We can write a set of recursive equations for k > 1 corresponding to our three cases as follows.
f(1,k) = 1/3 f(1,k-1),
f(2,k) = 2/3 (f(1,k-1) + f(2,k-1)),
f(3,k) = 1/3 f(2,k-1) + f(3,k-1),
and the initial condition representing k = 1 having f(1,1) = 1,
f(2,1) = 0, and f(3,1) = 0, since the ball drawn from the first urn must always be of only one kind.
The probability of interest, f(3,n), now can be determined by successive substitutions of our recursive equations for the probabilities at earlier stages n-1, n-2, n-3, . . . , 1. The resulting expression will then be in terms of the initial conditions, immediately giving a numerical result.
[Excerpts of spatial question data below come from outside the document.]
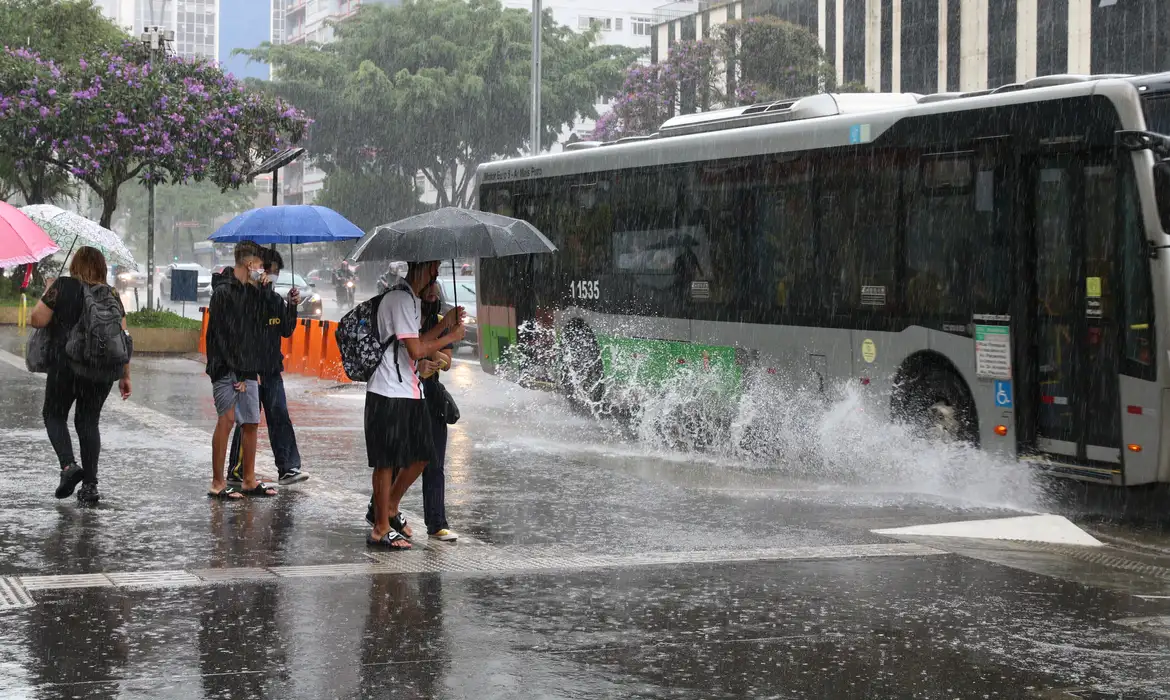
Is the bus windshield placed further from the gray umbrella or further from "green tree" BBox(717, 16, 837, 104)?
"green tree" BBox(717, 16, 837, 104)

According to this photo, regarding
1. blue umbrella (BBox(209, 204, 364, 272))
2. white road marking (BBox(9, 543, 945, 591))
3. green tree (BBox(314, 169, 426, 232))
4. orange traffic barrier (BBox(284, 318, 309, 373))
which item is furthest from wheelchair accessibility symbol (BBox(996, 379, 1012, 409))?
green tree (BBox(314, 169, 426, 232))

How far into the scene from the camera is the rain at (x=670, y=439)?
6273mm

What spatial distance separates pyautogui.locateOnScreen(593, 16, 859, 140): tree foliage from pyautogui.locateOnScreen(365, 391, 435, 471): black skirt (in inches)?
1765

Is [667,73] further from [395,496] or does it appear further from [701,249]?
[395,496]

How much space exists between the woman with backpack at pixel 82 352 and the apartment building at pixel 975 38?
41486 millimetres

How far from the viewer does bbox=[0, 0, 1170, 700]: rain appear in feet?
20.6

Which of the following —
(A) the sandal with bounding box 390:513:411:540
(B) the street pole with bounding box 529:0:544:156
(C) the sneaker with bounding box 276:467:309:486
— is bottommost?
(A) the sandal with bounding box 390:513:411:540

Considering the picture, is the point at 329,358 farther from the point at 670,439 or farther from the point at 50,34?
the point at 50,34

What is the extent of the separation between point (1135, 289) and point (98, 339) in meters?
6.83

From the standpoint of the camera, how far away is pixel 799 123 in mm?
13195

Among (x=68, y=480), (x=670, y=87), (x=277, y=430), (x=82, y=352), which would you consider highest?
(x=670, y=87)

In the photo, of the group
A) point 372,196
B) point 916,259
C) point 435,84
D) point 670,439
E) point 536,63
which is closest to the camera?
point 916,259

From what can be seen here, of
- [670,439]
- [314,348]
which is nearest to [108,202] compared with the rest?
[314,348]

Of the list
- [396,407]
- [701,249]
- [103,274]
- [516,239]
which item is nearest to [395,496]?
[396,407]
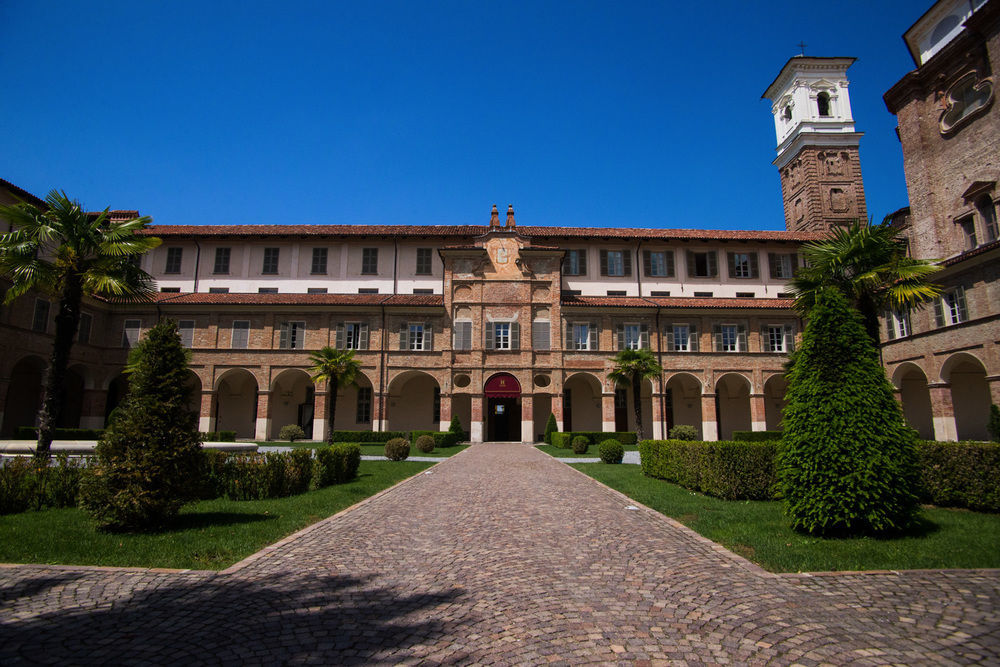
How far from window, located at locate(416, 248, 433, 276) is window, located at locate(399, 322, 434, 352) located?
14.2 ft

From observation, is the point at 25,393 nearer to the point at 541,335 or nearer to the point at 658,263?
the point at 541,335

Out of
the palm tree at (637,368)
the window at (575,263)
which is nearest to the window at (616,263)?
the window at (575,263)

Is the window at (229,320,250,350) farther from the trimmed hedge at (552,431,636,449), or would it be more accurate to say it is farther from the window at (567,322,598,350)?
the window at (567,322,598,350)

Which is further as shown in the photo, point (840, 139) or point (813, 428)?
point (840, 139)

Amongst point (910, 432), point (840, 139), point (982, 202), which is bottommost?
point (910, 432)

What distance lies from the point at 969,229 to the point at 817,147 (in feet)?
60.0

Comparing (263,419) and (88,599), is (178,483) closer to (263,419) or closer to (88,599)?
(88,599)

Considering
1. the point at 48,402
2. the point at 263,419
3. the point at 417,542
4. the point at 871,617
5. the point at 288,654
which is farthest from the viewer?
the point at 263,419

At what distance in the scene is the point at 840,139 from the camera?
43.4 metres

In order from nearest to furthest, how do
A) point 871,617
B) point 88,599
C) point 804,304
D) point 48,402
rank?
point 871,617
point 88,599
point 48,402
point 804,304

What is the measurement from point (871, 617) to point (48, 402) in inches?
683

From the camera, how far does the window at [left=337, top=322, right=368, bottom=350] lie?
34.1m

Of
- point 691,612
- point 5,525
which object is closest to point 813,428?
point 691,612

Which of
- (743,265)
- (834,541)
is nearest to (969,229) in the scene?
(743,265)
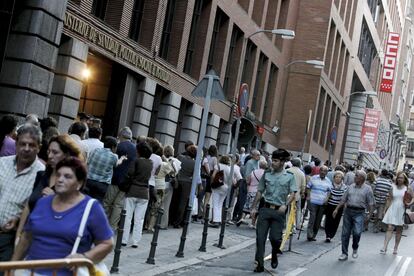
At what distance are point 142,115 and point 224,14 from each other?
8.56m

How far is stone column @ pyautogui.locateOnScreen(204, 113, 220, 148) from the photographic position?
31.5 meters

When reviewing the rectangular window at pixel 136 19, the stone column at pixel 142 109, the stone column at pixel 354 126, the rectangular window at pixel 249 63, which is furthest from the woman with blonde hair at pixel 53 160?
the stone column at pixel 354 126

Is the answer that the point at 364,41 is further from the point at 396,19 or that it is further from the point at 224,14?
the point at 224,14

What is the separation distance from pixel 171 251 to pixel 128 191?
1342 millimetres

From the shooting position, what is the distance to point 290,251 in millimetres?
15789

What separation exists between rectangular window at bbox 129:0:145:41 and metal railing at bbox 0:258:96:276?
19.8m

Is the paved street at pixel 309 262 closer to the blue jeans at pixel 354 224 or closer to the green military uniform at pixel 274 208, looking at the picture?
the blue jeans at pixel 354 224

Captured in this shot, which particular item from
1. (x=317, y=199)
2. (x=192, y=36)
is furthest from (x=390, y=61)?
(x=317, y=199)

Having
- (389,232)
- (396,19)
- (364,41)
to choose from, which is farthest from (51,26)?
(396,19)

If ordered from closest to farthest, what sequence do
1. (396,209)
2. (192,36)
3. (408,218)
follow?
(408,218) → (396,209) → (192,36)

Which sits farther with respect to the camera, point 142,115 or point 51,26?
point 142,115

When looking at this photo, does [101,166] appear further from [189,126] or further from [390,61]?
[390,61]

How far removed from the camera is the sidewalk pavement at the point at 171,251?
Result: 36.0ft

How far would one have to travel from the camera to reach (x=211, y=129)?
1249 inches
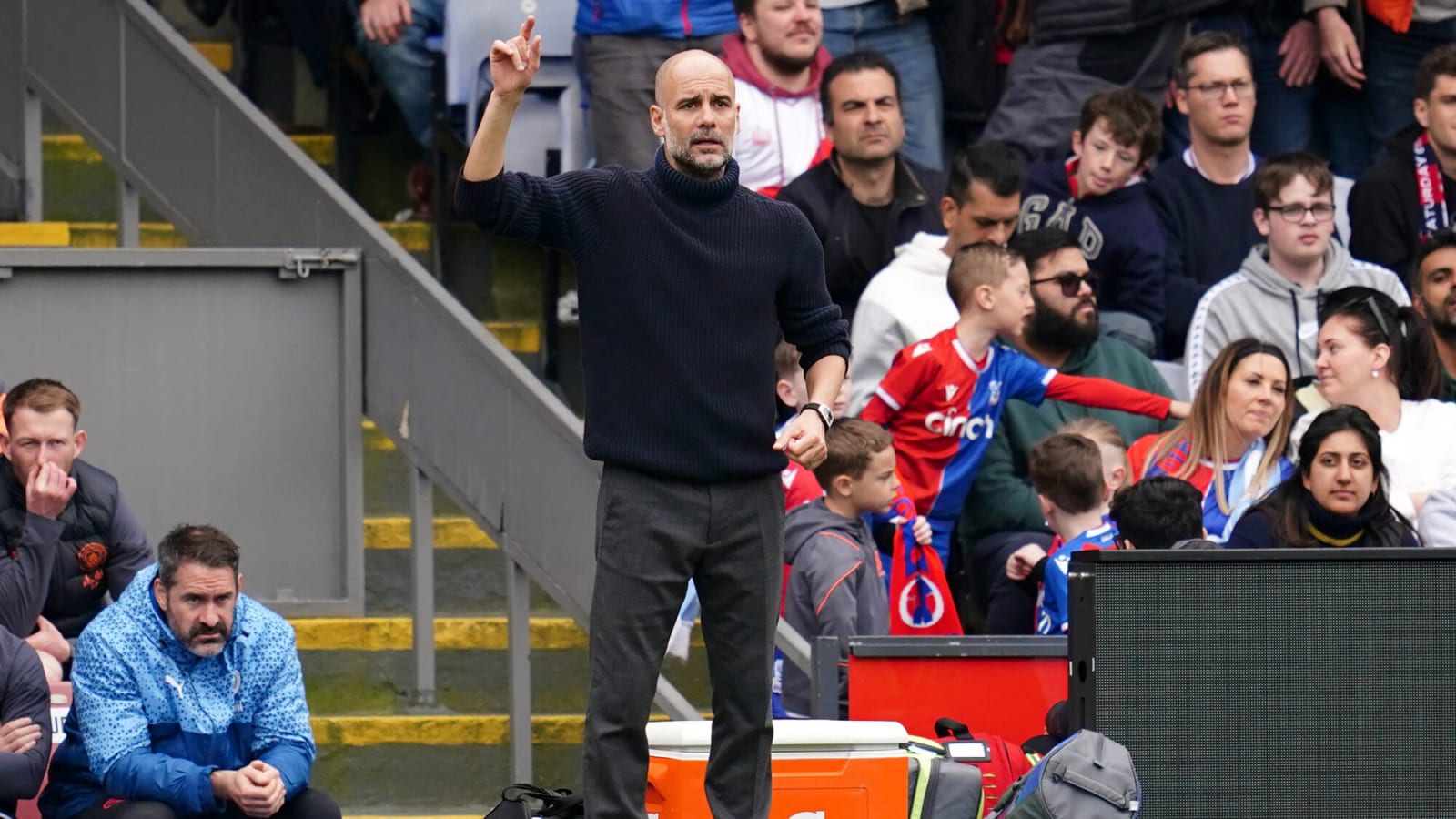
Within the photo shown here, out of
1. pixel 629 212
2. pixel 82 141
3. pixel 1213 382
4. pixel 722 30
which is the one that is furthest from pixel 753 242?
pixel 82 141

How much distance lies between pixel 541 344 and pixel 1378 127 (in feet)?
10.9

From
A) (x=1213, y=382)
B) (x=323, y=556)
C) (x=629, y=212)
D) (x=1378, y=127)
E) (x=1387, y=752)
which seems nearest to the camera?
(x=629, y=212)

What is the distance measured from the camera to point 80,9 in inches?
337

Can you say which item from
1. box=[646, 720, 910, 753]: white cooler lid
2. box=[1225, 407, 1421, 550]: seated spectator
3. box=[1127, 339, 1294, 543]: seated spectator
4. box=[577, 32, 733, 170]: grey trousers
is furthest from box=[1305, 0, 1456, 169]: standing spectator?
box=[646, 720, 910, 753]: white cooler lid

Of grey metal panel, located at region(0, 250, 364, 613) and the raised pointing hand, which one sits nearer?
the raised pointing hand

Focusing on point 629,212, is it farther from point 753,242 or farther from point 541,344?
point 541,344

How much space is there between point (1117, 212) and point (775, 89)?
128 cm

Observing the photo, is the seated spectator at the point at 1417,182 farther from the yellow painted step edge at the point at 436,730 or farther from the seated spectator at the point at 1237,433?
the yellow painted step edge at the point at 436,730

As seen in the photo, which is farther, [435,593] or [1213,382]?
[435,593]

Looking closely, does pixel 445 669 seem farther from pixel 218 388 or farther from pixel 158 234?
pixel 158 234

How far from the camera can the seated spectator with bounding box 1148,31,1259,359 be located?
8.29m

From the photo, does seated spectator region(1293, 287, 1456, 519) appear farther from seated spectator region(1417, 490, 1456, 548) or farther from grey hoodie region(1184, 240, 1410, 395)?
grey hoodie region(1184, 240, 1410, 395)

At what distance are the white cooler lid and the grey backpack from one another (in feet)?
1.61

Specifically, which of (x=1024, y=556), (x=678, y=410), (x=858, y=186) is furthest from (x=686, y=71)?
(x=858, y=186)
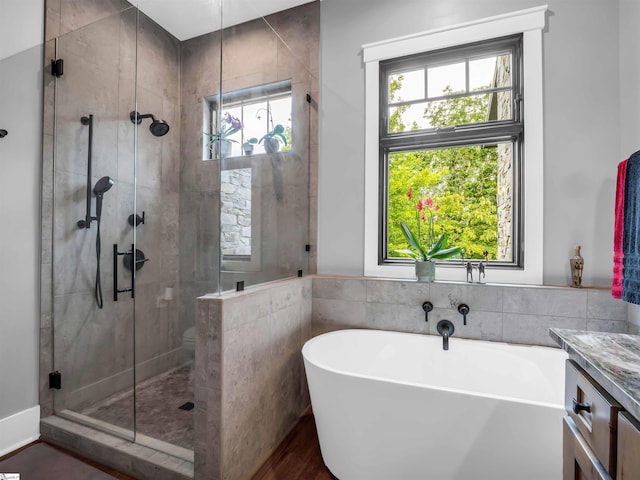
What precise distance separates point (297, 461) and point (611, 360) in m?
1.56

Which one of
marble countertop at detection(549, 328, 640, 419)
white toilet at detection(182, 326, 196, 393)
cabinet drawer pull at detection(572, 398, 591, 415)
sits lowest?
white toilet at detection(182, 326, 196, 393)

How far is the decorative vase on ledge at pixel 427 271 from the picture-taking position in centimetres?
215

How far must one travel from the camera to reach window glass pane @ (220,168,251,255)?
1.73m

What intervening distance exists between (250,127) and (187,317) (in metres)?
1.16

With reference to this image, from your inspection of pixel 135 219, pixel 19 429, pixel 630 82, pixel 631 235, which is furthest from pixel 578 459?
pixel 19 429

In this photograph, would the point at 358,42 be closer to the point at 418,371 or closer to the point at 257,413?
the point at 418,371

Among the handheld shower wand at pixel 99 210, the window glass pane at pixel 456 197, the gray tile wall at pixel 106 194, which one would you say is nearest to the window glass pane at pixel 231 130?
the gray tile wall at pixel 106 194

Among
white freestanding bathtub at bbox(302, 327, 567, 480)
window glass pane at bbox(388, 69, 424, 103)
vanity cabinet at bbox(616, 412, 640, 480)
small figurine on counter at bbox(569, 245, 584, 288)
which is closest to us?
vanity cabinet at bbox(616, 412, 640, 480)

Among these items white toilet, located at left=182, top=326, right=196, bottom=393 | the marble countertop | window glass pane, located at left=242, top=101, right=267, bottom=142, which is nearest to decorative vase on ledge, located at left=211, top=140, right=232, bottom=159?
window glass pane, located at left=242, top=101, right=267, bottom=142

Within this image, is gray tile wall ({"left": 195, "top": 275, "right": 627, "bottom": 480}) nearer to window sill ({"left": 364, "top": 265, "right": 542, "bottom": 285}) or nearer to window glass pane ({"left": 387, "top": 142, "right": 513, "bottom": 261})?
window sill ({"left": 364, "top": 265, "right": 542, "bottom": 285})

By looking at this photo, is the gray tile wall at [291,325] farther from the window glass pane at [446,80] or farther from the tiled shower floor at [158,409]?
the window glass pane at [446,80]

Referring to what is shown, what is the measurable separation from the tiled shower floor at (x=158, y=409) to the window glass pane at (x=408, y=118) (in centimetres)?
218

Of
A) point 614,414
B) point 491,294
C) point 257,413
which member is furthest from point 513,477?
point 257,413

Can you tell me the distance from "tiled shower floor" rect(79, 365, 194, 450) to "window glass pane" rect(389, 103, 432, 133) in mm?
2184
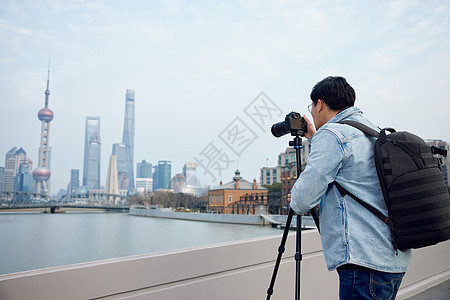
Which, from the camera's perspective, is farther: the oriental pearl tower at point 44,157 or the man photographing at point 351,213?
the oriental pearl tower at point 44,157

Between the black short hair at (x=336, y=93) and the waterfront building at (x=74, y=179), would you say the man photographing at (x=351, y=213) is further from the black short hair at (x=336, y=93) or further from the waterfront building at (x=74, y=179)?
the waterfront building at (x=74, y=179)

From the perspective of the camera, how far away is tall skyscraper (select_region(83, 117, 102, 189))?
428ft

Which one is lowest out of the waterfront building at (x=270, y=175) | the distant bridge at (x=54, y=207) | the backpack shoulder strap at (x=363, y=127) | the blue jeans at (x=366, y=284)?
the distant bridge at (x=54, y=207)

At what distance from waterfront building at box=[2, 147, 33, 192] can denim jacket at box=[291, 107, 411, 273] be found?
91.2m

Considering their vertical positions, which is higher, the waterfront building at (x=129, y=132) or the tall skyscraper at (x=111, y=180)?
the waterfront building at (x=129, y=132)

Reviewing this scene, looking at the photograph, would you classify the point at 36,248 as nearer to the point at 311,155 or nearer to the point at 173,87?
the point at 311,155

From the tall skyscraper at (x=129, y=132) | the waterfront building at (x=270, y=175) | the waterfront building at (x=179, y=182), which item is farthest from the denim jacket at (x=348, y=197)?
the tall skyscraper at (x=129, y=132)

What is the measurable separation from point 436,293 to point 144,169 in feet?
526

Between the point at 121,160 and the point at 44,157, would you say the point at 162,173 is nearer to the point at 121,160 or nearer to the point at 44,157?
the point at 121,160

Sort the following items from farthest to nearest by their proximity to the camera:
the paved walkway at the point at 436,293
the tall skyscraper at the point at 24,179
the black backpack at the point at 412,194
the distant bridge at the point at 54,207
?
the tall skyscraper at the point at 24,179 → the distant bridge at the point at 54,207 → the paved walkway at the point at 436,293 → the black backpack at the point at 412,194

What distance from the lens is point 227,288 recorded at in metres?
1.46

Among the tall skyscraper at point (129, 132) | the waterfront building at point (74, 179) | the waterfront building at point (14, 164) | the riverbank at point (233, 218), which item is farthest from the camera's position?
the tall skyscraper at point (129, 132)

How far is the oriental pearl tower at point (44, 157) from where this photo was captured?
274ft

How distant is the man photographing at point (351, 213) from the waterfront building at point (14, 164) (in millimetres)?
91233
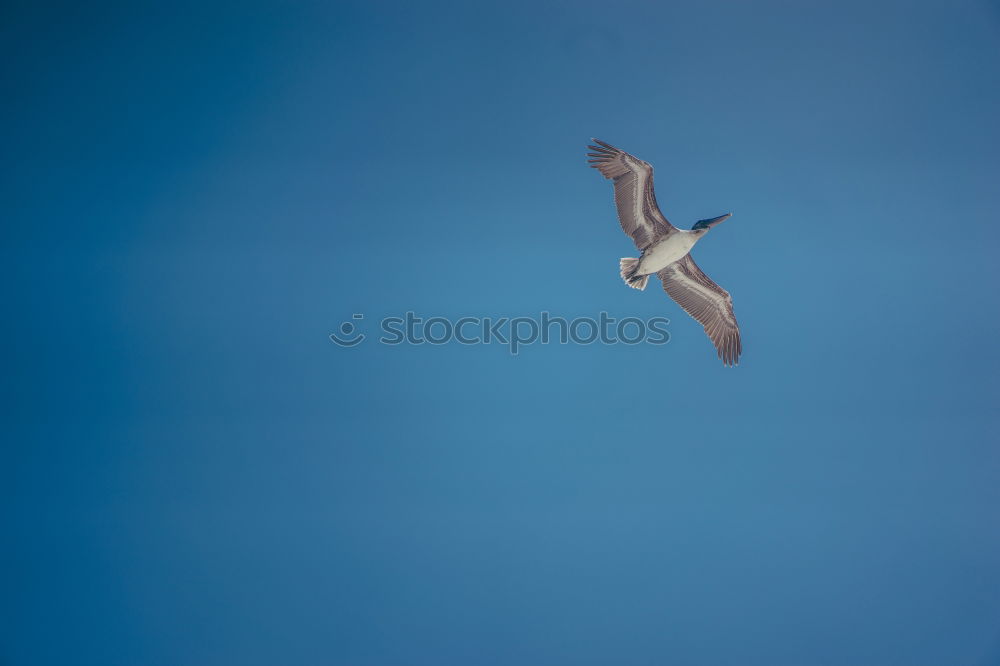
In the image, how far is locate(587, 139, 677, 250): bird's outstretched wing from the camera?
4.18 m

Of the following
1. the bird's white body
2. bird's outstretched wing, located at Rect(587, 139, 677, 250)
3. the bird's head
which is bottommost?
the bird's white body

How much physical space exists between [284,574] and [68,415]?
1954 mm

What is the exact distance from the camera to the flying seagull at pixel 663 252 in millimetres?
4199

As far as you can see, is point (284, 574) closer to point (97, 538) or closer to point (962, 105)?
point (97, 538)

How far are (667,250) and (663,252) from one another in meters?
0.03

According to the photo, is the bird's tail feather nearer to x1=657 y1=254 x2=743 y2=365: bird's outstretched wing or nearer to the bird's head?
x1=657 y1=254 x2=743 y2=365: bird's outstretched wing

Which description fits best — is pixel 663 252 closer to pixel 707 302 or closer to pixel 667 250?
pixel 667 250

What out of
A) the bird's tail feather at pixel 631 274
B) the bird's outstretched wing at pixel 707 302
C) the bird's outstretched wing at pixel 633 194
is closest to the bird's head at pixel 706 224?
the bird's outstretched wing at pixel 633 194

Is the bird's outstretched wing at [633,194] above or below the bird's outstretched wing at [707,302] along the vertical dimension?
above

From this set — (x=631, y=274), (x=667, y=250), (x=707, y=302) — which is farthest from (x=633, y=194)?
(x=707, y=302)

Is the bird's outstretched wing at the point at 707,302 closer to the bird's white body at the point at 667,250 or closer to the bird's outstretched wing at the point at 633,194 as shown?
the bird's white body at the point at 667,250

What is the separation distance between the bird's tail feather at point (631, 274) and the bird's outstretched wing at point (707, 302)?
0.19 m

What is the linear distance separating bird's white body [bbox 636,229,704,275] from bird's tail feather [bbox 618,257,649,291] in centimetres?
4

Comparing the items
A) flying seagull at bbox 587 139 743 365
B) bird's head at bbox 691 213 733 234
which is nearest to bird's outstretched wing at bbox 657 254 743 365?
flying seagull at bbox 587 139 743 365
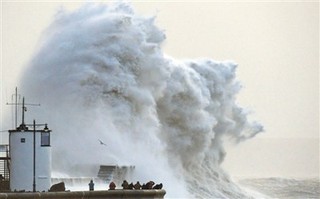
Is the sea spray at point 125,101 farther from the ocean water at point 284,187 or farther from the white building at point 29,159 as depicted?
the white building at point 29,159

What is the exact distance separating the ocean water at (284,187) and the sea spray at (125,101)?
13.5 ft

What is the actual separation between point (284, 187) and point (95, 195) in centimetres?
5491

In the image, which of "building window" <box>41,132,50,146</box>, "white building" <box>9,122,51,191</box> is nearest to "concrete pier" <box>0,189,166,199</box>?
"white building" <box>9,122,51,191</box>

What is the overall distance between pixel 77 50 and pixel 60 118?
12.8 ft

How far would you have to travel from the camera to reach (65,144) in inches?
2092

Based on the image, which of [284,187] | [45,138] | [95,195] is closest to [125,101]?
[284,187]

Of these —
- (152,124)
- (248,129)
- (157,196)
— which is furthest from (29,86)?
(157,196)

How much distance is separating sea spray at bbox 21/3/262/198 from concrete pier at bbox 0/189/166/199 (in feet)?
76.3

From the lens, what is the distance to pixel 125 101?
5812 cm

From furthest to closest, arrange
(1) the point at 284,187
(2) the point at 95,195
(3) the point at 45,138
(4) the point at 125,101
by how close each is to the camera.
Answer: (1) the point at 284,187
(4) the point at 125,101
(3) the point at 45,138
(2) the point at 95,195

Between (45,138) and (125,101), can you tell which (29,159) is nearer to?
(45,138)

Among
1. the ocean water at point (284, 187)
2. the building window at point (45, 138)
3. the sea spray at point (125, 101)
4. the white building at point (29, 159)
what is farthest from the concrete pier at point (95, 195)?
the ocean water at point (284, 187)

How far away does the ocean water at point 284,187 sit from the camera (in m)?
71.9

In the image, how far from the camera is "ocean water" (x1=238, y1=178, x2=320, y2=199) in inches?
2830
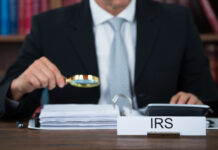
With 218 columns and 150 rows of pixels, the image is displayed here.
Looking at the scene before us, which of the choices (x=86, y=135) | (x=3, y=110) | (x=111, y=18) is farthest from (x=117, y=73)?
(x=86, y=135)

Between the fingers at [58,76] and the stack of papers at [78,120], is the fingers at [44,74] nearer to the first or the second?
the fingers at [58,76]

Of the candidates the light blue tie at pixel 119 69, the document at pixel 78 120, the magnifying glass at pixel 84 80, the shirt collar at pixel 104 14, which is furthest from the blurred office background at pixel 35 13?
the document at pixel 78 120

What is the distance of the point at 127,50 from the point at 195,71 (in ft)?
1.10

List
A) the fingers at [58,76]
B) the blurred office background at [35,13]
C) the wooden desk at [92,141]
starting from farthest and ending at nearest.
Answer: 1. the blurred office background at [35,13]
2. the fingers at [58,76]
3. the wooden desk at [92,141]

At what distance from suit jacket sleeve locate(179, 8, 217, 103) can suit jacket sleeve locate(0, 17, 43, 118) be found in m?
0.68

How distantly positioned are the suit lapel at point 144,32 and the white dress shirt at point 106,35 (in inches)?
1.2

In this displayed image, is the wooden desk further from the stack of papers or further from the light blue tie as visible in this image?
the light blue tie

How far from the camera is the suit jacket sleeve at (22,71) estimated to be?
124 centimetres

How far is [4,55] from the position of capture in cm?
253

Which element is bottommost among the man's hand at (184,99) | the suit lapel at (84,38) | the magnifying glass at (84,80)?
the man's hand at (184,99)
For example, here is the first substitution:
f(3,n) = 1/3 f(2,n-1) + f(3,n-1)
= 1/3 [2/3 (f(1,n-2) + f(2,n-2))] + [1/3 f(2,n-2) + f(3,n-2)]
= 2/9 f(1,n-2) + 2/9 f(2,n-2) + 1/3 f(2,n-2) + f(3,n-2)
= 2/9 f(1,n-2) + 5/9 f(2,n-2) + f(3,n-2).
If n = 3, then the equation above relates directly to the initial conditions:
f(3,3) = 2/9 f(1,1) + 5/9 f(2,1) + f(3,1)
= 2/9 (1) + 5/9 (0) + (0)
= 2/9.
For larger values of n you could perform similar substitutions, successively obtaining equations for f(3,n) in relation to the initial conditions. By doing that, you obtain the probability that the group of chosen balls contains the integers 1, 2, and 3 at least once.
2007-03-13 19:51:53 · answer #1 · answered by wiseguy 6 · 0⤊ 0⤋
I NEeD THE TEN bad--SO I THOUGHT this one outONEOUT AND MY ANSWER IS.........27% CHANCE OF GETTIN THE ALL HEARTS IN SEQUENCE FROM AN ACE TO 10. THIS IS HOW I ARRIVED at my decision, ok???? listen well cause i just madeit to level 3 after too long of a time and now i am attempting level 4. if i had 52 cards which are in a deck of cards and u dealt me five like u said u did--that would leave me with 47 cards. minus a ten would equal 37%and the odds on that are even worse-r than that so add another or sub-track another 10 for the odds bein against me and i just ended up with a 27% and am i rite or rong??? i am a kia
2016-03-28 22:26:55 · answer #2 · answered by Anonymous · 0⤊ 0⤋
so i do take the balls from one urn or from any of the urns. if so i need to know how many there are..
2007-03-09 19:04:50 · answer #3 · answered by Richard J 3 · 0⤊ 1⤋
Probability of happening the event = i - probability of not happening the event.
Probability of not happening the event is ( 2/3) ^n.
Therefore the required probability = 1 - (2/3) ^n
2007-03-09 19:03:55 · answer #4 · answered by ritesh s 2 · 0⤊ 2⤋